State v. American Bankers Ins. Co.

Decision Date06 September 1985
Docket NumberNo. 14690,14690
Citation374 N.W.2d 609
PartiesSTATE of South Dakota, Plaintiff and Appellee, v. AMERICAN BANKERS INSURANCE COMPANY, Defendant and Appellant.
CourtSouth Dakota Supreme Court

Mark A. Moreno, Asst. Atty. Gen., Pierre, for plaintiff and appellee; Mark V. Meierhenry, Atty. Gen., Pierre, on brief.

David A. Gerdes of May, Adam, Gerdes & Thompson, Pierre, for defendant and appellant.

WOLLMAN, Justice.

This is an appeal from a final judgment entered by the trial court granting summary judgment in favor of the state ordering American Bankers Insurance Company (American Bankers) to pay insurance premium taxes. We reverse and remand with directions to dismiss the state's complaint.

The facts here are generally undisputed.

American Bankers, a Texas based corporation, has never been licensed to transact business in South Dakota. It owns and has in force insurance policies on South Dakota residents.

Prior to September 1, 1981, Mid-America Insurance Company, located in Dubuque, Iowa, and authorized to do business in South Dakota, was a wholly owned subsidiary of American Bankers. On September 1, 1981, Mid-America was sold to one Integon Corporation. Incident to this sale, American Bankers assumed ownership of those policies insuring residents of South Dakota.

Since this acquisition, American Bankers has continued to collect premiums from South Dakota policyholders as well as to pay claims made on their respective policies.

Under South Dakota law, each unlicensed or unauthorized insurer doing business in the state is required to pay an insurance premium tax. SDCL 10-44-2(3). On December 2, 1981, December 7, 1982, July 14, 1983, and August 23, 1983, the State Division of Insurance advised American Bankers that pursuant to SDCL 10-44-2(3) it was liable to the state for taxes on those premiums collected on policies in force in South Dakota.

American Bankers denied that it was doing an insurance business in South Dakota and asserted that it was not subject to the premium tax.

**REQUIRED TASKS:**
#1 Please return, word for word, the part of the court opinion above that opens with the words containing "This is an appeal" and closes with "of South Dakota.".
#2 Supply the next part of the court opinion on American Bankers and the South Dakota premium tax, picking up right after its last sentence.

**DATA RECORDS:**
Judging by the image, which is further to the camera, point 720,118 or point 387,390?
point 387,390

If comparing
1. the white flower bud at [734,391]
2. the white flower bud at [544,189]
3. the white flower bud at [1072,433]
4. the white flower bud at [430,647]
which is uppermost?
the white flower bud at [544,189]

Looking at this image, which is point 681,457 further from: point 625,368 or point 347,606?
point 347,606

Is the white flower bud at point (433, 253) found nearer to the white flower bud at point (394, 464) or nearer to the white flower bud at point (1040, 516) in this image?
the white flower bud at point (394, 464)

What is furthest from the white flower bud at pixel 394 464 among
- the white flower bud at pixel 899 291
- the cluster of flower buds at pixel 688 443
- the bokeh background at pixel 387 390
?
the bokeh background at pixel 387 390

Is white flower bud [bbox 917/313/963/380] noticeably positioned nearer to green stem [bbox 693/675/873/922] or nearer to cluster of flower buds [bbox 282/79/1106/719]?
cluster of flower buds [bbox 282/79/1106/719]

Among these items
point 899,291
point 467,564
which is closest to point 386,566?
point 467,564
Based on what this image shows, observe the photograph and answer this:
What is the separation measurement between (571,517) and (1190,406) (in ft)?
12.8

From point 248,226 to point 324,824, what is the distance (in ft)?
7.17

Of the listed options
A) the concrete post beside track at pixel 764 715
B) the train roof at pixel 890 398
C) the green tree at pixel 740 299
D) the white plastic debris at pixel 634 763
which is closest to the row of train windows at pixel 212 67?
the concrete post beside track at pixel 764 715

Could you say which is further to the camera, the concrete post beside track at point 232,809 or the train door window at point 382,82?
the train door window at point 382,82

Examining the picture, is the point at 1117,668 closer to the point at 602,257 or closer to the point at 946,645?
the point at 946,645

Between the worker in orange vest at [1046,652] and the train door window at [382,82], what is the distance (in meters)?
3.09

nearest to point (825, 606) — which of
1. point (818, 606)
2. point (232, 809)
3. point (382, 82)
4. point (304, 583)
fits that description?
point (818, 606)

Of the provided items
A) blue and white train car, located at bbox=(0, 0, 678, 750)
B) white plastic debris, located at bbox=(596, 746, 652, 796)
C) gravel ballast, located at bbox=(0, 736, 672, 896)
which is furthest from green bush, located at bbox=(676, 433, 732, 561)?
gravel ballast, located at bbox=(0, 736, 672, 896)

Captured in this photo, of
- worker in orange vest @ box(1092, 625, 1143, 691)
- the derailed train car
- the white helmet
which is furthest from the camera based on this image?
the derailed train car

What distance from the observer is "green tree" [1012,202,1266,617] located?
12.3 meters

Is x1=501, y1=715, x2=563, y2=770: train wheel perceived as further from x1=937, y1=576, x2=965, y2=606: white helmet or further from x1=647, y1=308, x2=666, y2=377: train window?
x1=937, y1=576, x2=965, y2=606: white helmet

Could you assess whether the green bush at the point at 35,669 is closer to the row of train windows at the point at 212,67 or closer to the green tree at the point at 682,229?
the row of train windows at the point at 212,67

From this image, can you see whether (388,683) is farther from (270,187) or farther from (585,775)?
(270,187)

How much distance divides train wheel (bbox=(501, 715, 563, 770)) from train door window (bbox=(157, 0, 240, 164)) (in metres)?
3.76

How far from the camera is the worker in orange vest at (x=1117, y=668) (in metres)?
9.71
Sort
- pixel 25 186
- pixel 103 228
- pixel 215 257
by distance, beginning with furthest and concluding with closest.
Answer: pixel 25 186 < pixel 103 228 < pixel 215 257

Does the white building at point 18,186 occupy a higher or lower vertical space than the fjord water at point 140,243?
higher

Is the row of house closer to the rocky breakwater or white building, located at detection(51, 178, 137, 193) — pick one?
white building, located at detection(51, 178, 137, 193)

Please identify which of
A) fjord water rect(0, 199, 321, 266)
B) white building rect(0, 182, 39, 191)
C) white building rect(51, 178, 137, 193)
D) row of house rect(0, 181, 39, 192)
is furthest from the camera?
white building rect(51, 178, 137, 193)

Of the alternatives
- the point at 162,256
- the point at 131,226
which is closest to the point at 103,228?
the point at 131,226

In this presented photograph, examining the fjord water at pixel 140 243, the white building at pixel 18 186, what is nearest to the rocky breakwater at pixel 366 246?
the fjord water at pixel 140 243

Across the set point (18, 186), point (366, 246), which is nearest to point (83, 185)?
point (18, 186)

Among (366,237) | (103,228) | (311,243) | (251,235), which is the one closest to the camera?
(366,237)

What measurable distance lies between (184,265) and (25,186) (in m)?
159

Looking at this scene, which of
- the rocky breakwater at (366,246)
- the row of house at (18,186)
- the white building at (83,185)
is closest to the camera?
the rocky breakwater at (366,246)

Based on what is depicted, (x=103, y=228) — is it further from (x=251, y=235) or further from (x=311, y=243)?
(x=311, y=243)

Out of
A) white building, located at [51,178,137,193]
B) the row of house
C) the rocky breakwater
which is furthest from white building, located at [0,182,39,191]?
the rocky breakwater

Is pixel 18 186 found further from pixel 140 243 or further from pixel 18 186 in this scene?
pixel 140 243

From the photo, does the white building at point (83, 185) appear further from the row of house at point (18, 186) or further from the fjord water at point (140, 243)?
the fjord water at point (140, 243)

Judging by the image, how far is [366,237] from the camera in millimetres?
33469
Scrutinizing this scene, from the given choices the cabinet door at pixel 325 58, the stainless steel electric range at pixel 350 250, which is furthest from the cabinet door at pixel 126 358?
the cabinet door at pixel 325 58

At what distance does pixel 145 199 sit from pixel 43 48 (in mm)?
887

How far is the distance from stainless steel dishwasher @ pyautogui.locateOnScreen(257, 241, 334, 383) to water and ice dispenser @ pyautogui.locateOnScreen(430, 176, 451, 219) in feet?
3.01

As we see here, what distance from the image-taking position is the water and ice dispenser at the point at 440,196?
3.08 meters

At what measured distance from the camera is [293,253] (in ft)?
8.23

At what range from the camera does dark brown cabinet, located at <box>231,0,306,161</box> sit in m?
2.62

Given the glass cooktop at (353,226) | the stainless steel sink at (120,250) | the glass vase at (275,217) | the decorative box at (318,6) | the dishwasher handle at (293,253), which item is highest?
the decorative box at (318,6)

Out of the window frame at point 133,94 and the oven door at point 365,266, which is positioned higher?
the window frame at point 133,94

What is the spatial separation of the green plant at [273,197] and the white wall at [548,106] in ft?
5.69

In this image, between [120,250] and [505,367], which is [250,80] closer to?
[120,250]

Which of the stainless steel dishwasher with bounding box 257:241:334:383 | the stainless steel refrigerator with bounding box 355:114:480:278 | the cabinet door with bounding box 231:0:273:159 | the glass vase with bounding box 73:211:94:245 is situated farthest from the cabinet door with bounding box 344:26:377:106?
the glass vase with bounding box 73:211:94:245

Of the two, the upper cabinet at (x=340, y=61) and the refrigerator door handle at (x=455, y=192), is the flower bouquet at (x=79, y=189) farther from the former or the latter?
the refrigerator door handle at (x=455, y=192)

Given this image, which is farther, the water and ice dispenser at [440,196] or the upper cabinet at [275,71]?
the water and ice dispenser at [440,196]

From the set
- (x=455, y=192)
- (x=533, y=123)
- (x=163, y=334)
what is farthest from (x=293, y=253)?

**RESULTS BY TASK:**
#1
This is an appeal from a final judgment entered by the trial court granting summary judgment in favor of the state ordering American Bankers Insurance Company (American Bankers) to pay insurance premium taxes. We reverse and remand with directions to dismiss the state's complaint.

The facts here are generally undisputed.

American Bankers, a Texas based corporation, has never been licensed to transact business in South Dakota. It owns and has in force insurance policies on South Dakota residents.

Prior to September 1, 1981, Mid-America Insurance Company, located in Dubuque, Iowa, and authorized to do business in South Dakota, was a wholly owned subsidiary of American Bankers. On September 1, 1981, Mid-America was sold to one Integon Corporation. Incident to this sale, American Bankers assumed ownership of those policies insuring residents of South Dakota.

#2
Following issuance of a summons and complaint by the state, American Bankers raised the defense of lack of personal and subject matter jurisdiction, as well as challenging the constitutionality of the taxing statute. Both the state and American Bankers moved for summary judgment. The trial court granted the state's motion for summary judgment, finding American Bankers subject to jurisdiction pursuant to South Dakota's long-arm statute. SDCL 15-7-1 and 15-7-2. The court held the premium tax statute to be constitutional, ordering American Bankers to pay all taxes due and owing since 1981.

I. Personal Jurisdiction

American Bankers first contends that it is not subject to the in personam jurisdiction of the South Dakota courts. Specifically, American Bankers argue that its contacts with the State of South Dakota are insufficient to fulfill the due process requirement of "minimum contacts."

In support of its contention, American Bankers cites the following facts: American Bankers has never solicited the sale of any of the policies in dispute, nor has it directly entered into any contract of insurance with any individual in South Dakota; the policies producing the premiums upon which the state seeks to impose the premium tax were acquired by bulk acquisition from Mid-America; this transaction was entered into and contracted for in the State of Texas; American Bankers has no certificate of authority to do business in South Dakota; no servicing of policies has ever been done in South Dakota; American Bankers does not maintain offices in South Dakota, nor does it own any property within the state; American Bankers does not solicit the sale of new policies in South Dakota and has no salesmen or representatives either within the state or working through the mail to sell insurance policies to South Dakota residents; and claims made by South Dakota policyholders are processed in Texas.

SDCL 15-7-2 provides in part:

Any person is subject to the jurisdiction of the courts of this state as to any cause of action arising from the doing personally, through any employee, through an agent or through a subsidiary, of any of the following acts:

(1) The transaction of any business within the state.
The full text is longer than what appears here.